A few years ago the British government released a study showing that the U.K. consumes foodstuffs equivalent to its entire annual agricultural production by Easter. In a world of permanent food insecurity (U.N. F.A.O.) that means Britain is a global food parasite.
Very soon, within a matter of decades at the outset, climate change impacts are expected to cut global agricultural yields by up to 30%. Breadbasket states such as Russia, the United States and Australia have already endured terrible crop losses due to climate change. What happens if that becomes a regular occurrence?
Which brings me to you and me and our country, Canada. In the assessment of the Global Footprint Network, we are one of just a handful of countries (most of them northern) that remain in a healthy biomass surplus.
Even though our overall biocapacity has declined since 1960 it remains about double our ecological footprint. That's not very helpful without something for comparison so here's how our neighbour to the south stacks up.
You'll see that, for the United States, the footprint redline hovers way above the biocapacity greenline. That depicts a nation living on borrowed time. You might find this surprising, but the U.K. is in worse shape yet.
Britain's last Labour government knew the country was heading for trouble and sought to introduce measures to reduce the nation's ecological deficit but it was too late. The Cameron Conservatives aren't interested in realities like this.
As for the world, here's another dandy graphic.
This shows that somewhere around 1970, mankind's consumption began exceeding the Earth's resource renewal capacity. Today we're using 1.5 times resource capacity. If we keep going on "moderate business-as-usual" mode, by 2050, we'll be needing almost three times the Earth's renewable resource capacity.

= = = = =

▶ PROBLEM DESCRIPTION
Write the next part of the passage on ecological footprints and biocapacity, starting after its final sentence. The listing is not needed here.

▶ DATA SECTION
= = = = =

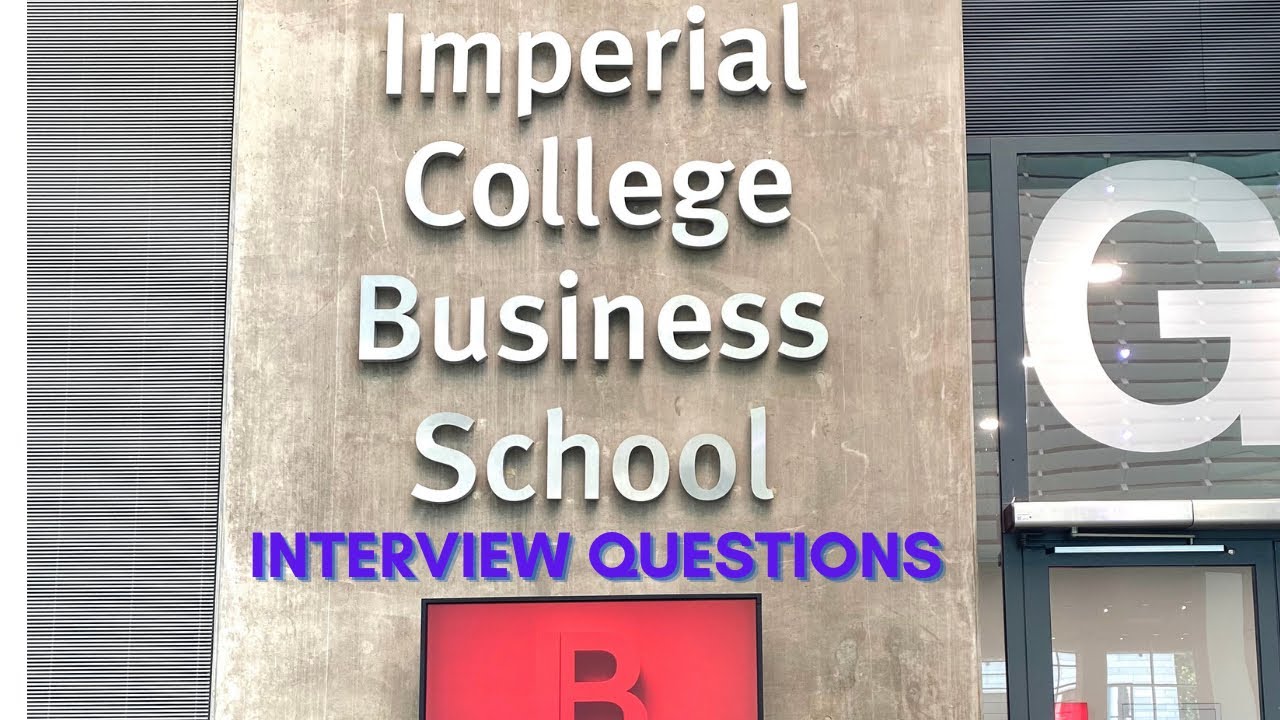2021 Imperial College Business School Interview Questions|| Imperial College London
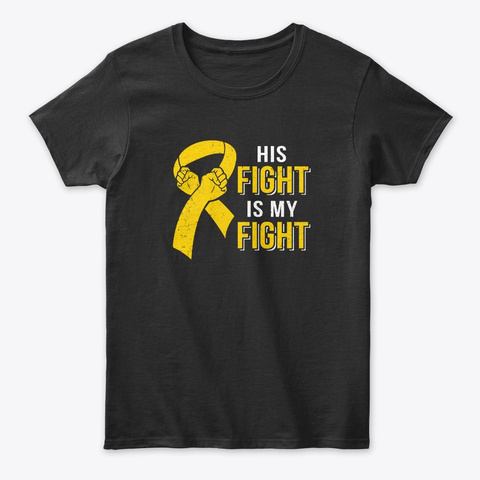 His Fight Is My Fight Childhood Cancer Black Camiseta Front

= = = = =

▶ TASK OUTPUT
What do you think mankind's chances are of reaching 2050 with out civilization more or less intact without decoupling the global economy from the lethal growth model that's driving us now?
If we want to follow the orange line to the one Earth model we must bring our consumption into line with the Earth's renewal capacity. That means abandoning the growth paradigm, slashing production and consumption, and even more sharply curbing greenhouse gas emissions and other contamination of all forms.
Canada should start the dialogue about transitioning to a new, "steady state" economic order. We still have the option of living within our means but that's not assured in the long run. As Gwynne Dyer wrote in his book "Climate Wars," when it comes to climate change, each nation's greatest threat is the country that lies immediately between it and the equator. Take one more look at the graphs and figure out what that means for Canada.
Actively advocating for a global transition to steady state economics is essential for the peaceful future of our grandkids if they're to have one. It'll take a federal government with courage and vision with strong support from the provinces but waiting for others to decide our fate isn't much of an option.